Provided passage:

::::

This weekend I contemplated the creative process. I asked myself what is it about the creative act that is so refreshing and invigorating to the psyche? What is it that compels us to be creative? For myself it is compulsive to seek out opportunities to create new ideas or approaches to familiar tasks. Or, to invent games as well as art works that have a functional bent.

Creative Sanity
 

In the middle of my reverie I saw a picture of myself as a small child. I was three years old again, totally engrossed in drawing a picture. I re-experienced the sense of wonder and excitement I had in applying color to the drawing and shaping the objects exactly the way I wanted them to be. As the child I was oblivious to my surroundings. I was exhilarated and filled with joy. In short, I was enchanted with what I was drawing. I wanted to be no where else doing nothing else.

::::

Data shown:
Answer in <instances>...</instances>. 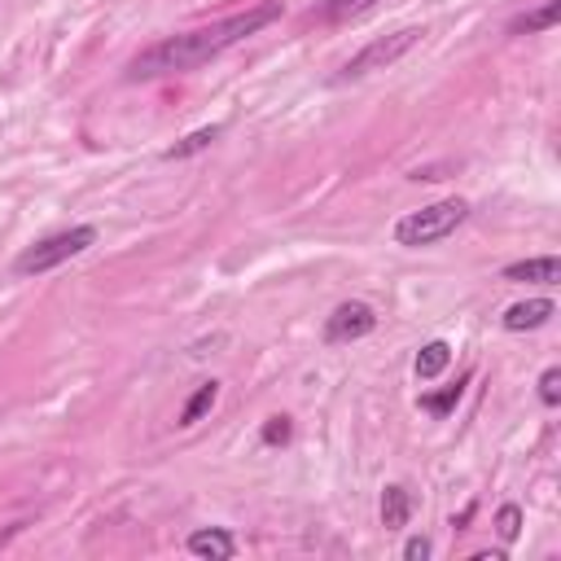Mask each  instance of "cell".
<instances>
[{
    "mask_svg": "<svg viewBox=\"0 0 561 561\" xmlns=\"http://www.w3.org/2000/svg\"><path fill=\"white\" fill-rule=\"evenodd\" d=\"M215 399H219V381H202V386L184 399V408H180V421H175V425H197V421L215 408Z\"/></svg>",
    "mask_w": 561,
    "mask_h": 561,
    "instance_id": "cell-13",
    "label": "cell"
},
{
    "mask_svg": "<svg viewBox=\"0 0 561 561\" xmlns=\"http://www.w3.org/2000/svg\"><path fill=\"white\" fill-rule=\"evenodd\" d=\"M403 557H408V561H425V557H430V539H425V535H412V539L403 543Z\"/></svg>",
    "mask_w": 561,
    "mask_h": 561,
    "instance_id": "cell-19",
    "label": "cell"
},
{
    "mask_svg": "<svg viewBox=\"0 0 561 561\" xmlns=\"http://www.w3.org/2000/svg\"><path fill=\"white\" fill-rule=\"evenodd\" d=\"M184 548H188L193 557H202V561H232V557H237V539H232V530H224V526H202V530H193V535L184 539Z\"/></svg>",
    "mask_w": 561,
    "mask_h": 561,
    "instance_id": "cell-6",
    "label": "cell"
},
{
    "mask_svg": "<svg viewBox=\"0 0 561 561\" xmlns=\"http://www.w3.org/2000/svg\"><path fill=\"white\" fill-rule=\"evenodd\" d=\"M88 245H96V228H92V224L61 228V232H53V237L26 245V250L13 259V272H18V276H44V272H53V267L79 259Z\"/></svg>",
    "mask_w": 561,
    "mask_h": 561,
    "instance_id": "cell-3",
    "label": "cell"
},
{
    "mask_svg": "<svg viewBox=\"0 0 561 561\" xmlns=\"http://www.w3.org/2000/svg\"><path fill=\"white\" fill-rule=\"evenodd\" d=\"M408 517H412V495H408V486L390 482L381 491V526L386 530H399V526H408Z\"/></svg>",
    "mask_w": 561,
    "mask_h": 561,
    "instance_id": "cell-10",
    "label": "cell"
},
{
    "mask_svg": "<svg viewBox=\"0 0 561 561\" xmlns=\"http://www.w3.org/2000/svg\"><path fill=\"white\" fill-rule=\"evenodd\" d=\"M465 219H469V202H465V197H443V202H434V206L408 210V215L394 224V241L408 245V250H421V245H434V241L451 237Z\"/></svg>",
    "mask_w": 561,
    "mask_h": 561,
    "instance_id": "cell-2",
    "label": "cell"
},
{
    "mask_svg": "<svg viewBox=\"0 0 561 561\" xmlns=\"http://www.w3.org/2000/svg\"><path fill=\"white\" fill-rule=\"evenodd\" d=\"M552 316H557V302H552V298H526V302H513V307H504L500 324H504L508 333H526V329H539V324H548Z\"/></svg>",
    "mask_w": 561,
    "mask_h": 561,
    "instance_id": "cell-7",
    "label": "cell"
},
{
    "mask_svg": "<svg viewBox=\"0 0 561 561\" xmlns=\"http://www.w3.org/2000/svg\"><path fill=\"white\" fill-rule=\"evenodd\" d=\"M539 403L543 408H557L561 403V368H543L539 373Z\"/></svg>",
    "mask_w": 561,
    "mask_h": 561,
    "instance_id": "cell-17",
    "label": "cell"
},
{
    "mask_svg": "<svg viewBox=\"0 0 561 561\" xmlns=\"http://www.w3.org/2000/svg\"><path fill=\"white\" fill-rule=\"evenodd\" d=\"M504 280L513 285H557L561 280V259L557 254H535V259H522V263H508L504 267Z\"/></svg>",
    "mask_w": 561,
    "mask_h": 561,
    "instance_id": "cell-8",
    "label": "cell"
},
{
    "mask_svg": "<svg viewBox=\"0 0 561 561\" xmlns=\"http://www.w3.org/2000/svg\"><path fill=\"white\" fill-rule=\"evenodd\" d=\"M561 18V0H543L539 9H526L508 22V35H539V31H552Z\"/></svg>",
    "mask_w": 561,
    "mask_h": 561,
    "instance_id": "cell-9",
    "label": "cell"
},
{
    "mask_svg": "<svg viewBox=\"0 0 561 561\" xmlns=\"http://www.w3.org/2000/svg\"><path fill=\"white\" fill-rule=\"evenodd\" d=\"M421 35H425L421 26H399V31H390V35H377V39H368L359 53H351L333 79L346 83V79H364V75H373V70H386V66H394L399 57H408V53L421 44Z\"/></svg>",
    "mask_w": 561,
    "mask_h": 561,
    "instance_id": "cell-4",
    "label": "cell"
},
{
    "mask_svg": "<svg viewBox=\"0 0 561 561\" xmlns=\"http://www.w3.org/2000/svg\"><path fill=\"white\" fill-rule=\"evenodd\" d=\"M280 18V0H263V4H250L245 13H232V18H219L210 26H197V31H180V35H167L149 48H140L127 66V79H162V75H180V70H193L219 53H228L232 44L259 35L263 26H272Z\"/></svg>",
    "mask_w": 561,
    "mask_h": 561,
    "instance_id": "cell-1",
    "label": "cell"
},
{
    "mask_svg": "<svg viewBox=\"0 0 561 561\" xmlns=\"http://www.w3.org/2000/svg\"><path fill=\"white\" fill-rule=\"evenodd\" d=\"M285 438H289V416H267L263 443H285Z\"/></svg>",
    "mask_w": 561,
    "mask_h": 561,
    "instance_id": "cell-18",
    "label": "cell"
},
{
    "mask_svg": "<svg viewBox=\"0 0 561 561\" xmlns=\"http://www.w3.org/2000/svg\"><path fill=\"white\" fill-rule=\"evenodd\" d=\"M495 530H500L504 543H513V539L522 535V508H517V504H500V513H495Z\"/></svg>",
    "mask_w": 561,
    "mask_h": 561,
    "instance_id": "cell-16",
    "label": "cell"
},
{
    "mask_svg": "<svg viewBox=\"0 0 561 561\" xmlns=\"http://www.w3.org/2000/svg\"><path fill=\"white\" fill-rule=\"evenodd\" d=\"M13 535H18V526H9V530H4V535H0V543H9V539H13Z\"/></svg>",
    "mask_w": 561,
    "mask_h": 561,
    "instance_id": "cell-20",
    "label": "cell"
},
{
    "mask_svg": "<svg viewBox=\"0 0 561 561\" xmlns=\"http://www.w3.org/2000/svg\"><path fill=\"white\" fill-rule=\"evenodd\" d=\"M451 364V346L443 342V337H434V342H425L421 351H416V359H412V373L421 377V381H434L443 368Z\"/></svg>",
    "mask_w": 561,
    "mask_h": 561,
    "instance_id": "cell-11",
    "label": "cell"
},
{
    "mask_svg": "<svg viewBox=\"0 0 561 561\" xmlns=\"http://www.w3.org/2000/svg\"><path fill=\"white\" fill-rule=\"evenodd\" d=\"M219 131H224L219 123H210V127H197V131H188L184 140H175V145H171V149H167L162 158H167V162H180V158H193V153H202V149H210V145L219 140Z\"/></svg>",
    "mask_w": 561,
    "mask_h": 561,
    "instance_id": "cell-12",
    "label": "cell"
},
{
    "mask_svg": "<svg viewBox=\"0 0 561 561\" xmlns=\"http://www.w3.org/2000/svg\"><path fill=\"white\" fill-rule=\"evenodd\" d=\"M373 329H377V311H373L368 302H359V298L337 302V307L324 316V342H329V346H337V342H359V337H368Z\"/></svg>",
    "mask_w": 561,
    "mask_h": 561,
    "instance_id": "cell-5",
    "label": "cell"
},
{
    "mask_svg": "<svg viewBox=\"0 0 561 561\" xmlns=\"http://www.w3.org/2000/svg\"><path fill=\"white\" fill-rule=\"evenodd\" d=\"M373 4L377 0H329V4H320V22H351V18H364V13H373Z\"/></svg>",
    "mask_w": 561,
    "mask_h": 561,
    "instance_id": "cell-15",
    "label": "cell"
},
{
    "mask_svg": "<svg viewBox=\"0 0 561 561\" xmlns=\"http://www.w3.org/2000/svg\"><path fill=\"white\" fill-rule=\"evenodd\" d=\"M465 386H469V373H465V377H456L451 386H443L438 394H421V408H425V412H434V416H447V412L460 403Z\"/></svg>",
    "mask_w": 561,
    "mask_h": 561,
    "instance_id": "cell-14",
    "label": "cell"
}]
</instances>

::::

In the passage about the creative process, how old was the writer in the remembered picture? Please answer in a few words.

Result for this exercise: Three years old.